The eternally smug Steve Spurrier may have accidentally performed a favor for the UK football program by laying out the most lopsided loss in the Southeastern Conference in three years on Saturday in Columbia, S.C.

The loss was so anemic, so dreadful and so soul-crushing that most understand massive changes need to take place. Likely everyone but head football coach Joker Phillips, that is.

The Cats mustered just three total points Saturday, and those points were largely due to Gamecock charity.  South Carolina fumbled the opening kickoff and the Cats were able to convert the turnover into a field-goal in the games first moments to take an early 3-0 lead.

That was the last time the Cats sniffed the scoreboard.

As it turns out, this is the worst conference loss for any team in the SEC since … you guessed it … the Cats lost to the Tim Tebow-led Florida Gators at the Swamp on Oct. 25, 2008.

Despite the 63-5 final score on that fateful day in 2008, there were many more positives for that version of the Cats.

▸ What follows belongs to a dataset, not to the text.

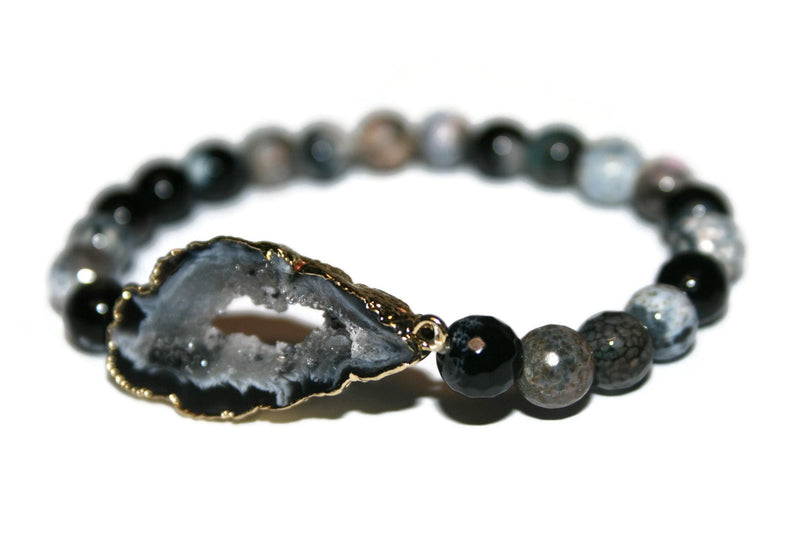 Druzy Collection | Handmade Black and White Agate Bracelet | Healing Beaded Bracelet - Zendelux Rose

That team, which was quarterbacked by both Mike Hartline and Randall Cobb, produced 17 first downs and 268 yards of total offense while only giving the ball away once.

This year’s version of ineptitude produced as many turnovers as first downs — six — while only gaining a total of 96 yards for the game. The Gamecocks are formidable opponents, but Navy gained 335 yards against them just three weeks ago and East Carolina gained 345 yards — including 260 through the air — in an early season loss.

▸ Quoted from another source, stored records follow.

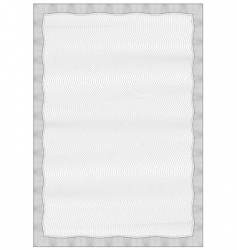 document pattern vector image vector image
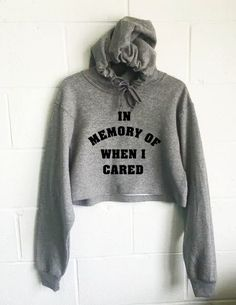 In Memory Of When I Cared Crop Hoodie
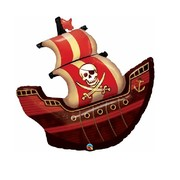 Pirate Ship 40in. Foil Supershape Balloon Pk 1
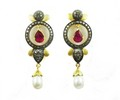 9.86 CT REAL DIAMOND RUBY AND PEARL VICTORIAN EARRING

Somehow the Cats managed to have three different passers throw interceptions. Junior quarterback Morgan Newton was just 4-20 passing Saturday, with just 17 total passing yards for the game.

The Cats have just finished a three-game stretch in which they have gotten outscored by a total of 137-20. After six games this season, the Cats are averaging just 13 points a game. This team is catastrophically bad on the offensive side of the ball.

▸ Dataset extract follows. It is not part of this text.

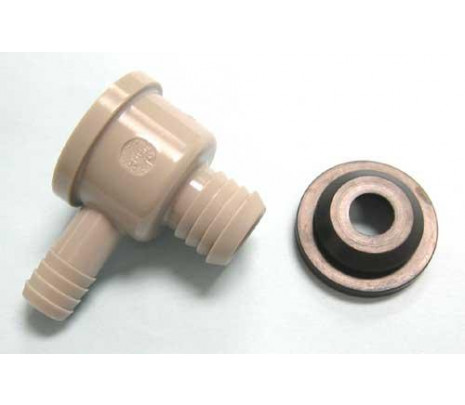 1968-1979 Check Valve with Grommet Kit - Classic Muscle (2492GM)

Thankfully for the Cats, both the defense and special teams are holding up their end of the bargain. The UK defense is anchored by two cant-miss NFL prospects in senior safety Winston Guy and senior linebacker Danny Trevathan, and is profiting from a more aggressive scheme with new co-defensive coordinator Rick Minter.

Special teams has shown improvement as well, with the kicking game being especially consistent. The UK offense has been incapable of moving the ball, which has lead to the defense eventually wearing down and allowing their opponents exert their will against them.

The good news? A good football team can turn this season around and still secure a bowl bid. The three SEC opponents who just pounded the Cats in successive weeks have a combined 15-3 record. The Cats have six games left on the slate – five against SEC opponents with a combined record of 15-12 and a home date in two weeks against Jacksonville State, of the Football College Subdivision (formerly known as Division I-AA).

The bad news?  Right now the Cats are not a good football team — especially on the offensive side of the ball.

The pro-style offensive system that this coaching staff has used over the past several years simply is not working with this team and must be scrapped to have any hope of securing four more wins.  The Cats rank near the bottom of the entire FBS sub-division (Division I-A) in passing yards, rushing yards and total points scored. UK is arguably the worst offensive team in Division I-A college football today.

Phillips and his staff have just a couple of weeks to drastically change the face of the offense.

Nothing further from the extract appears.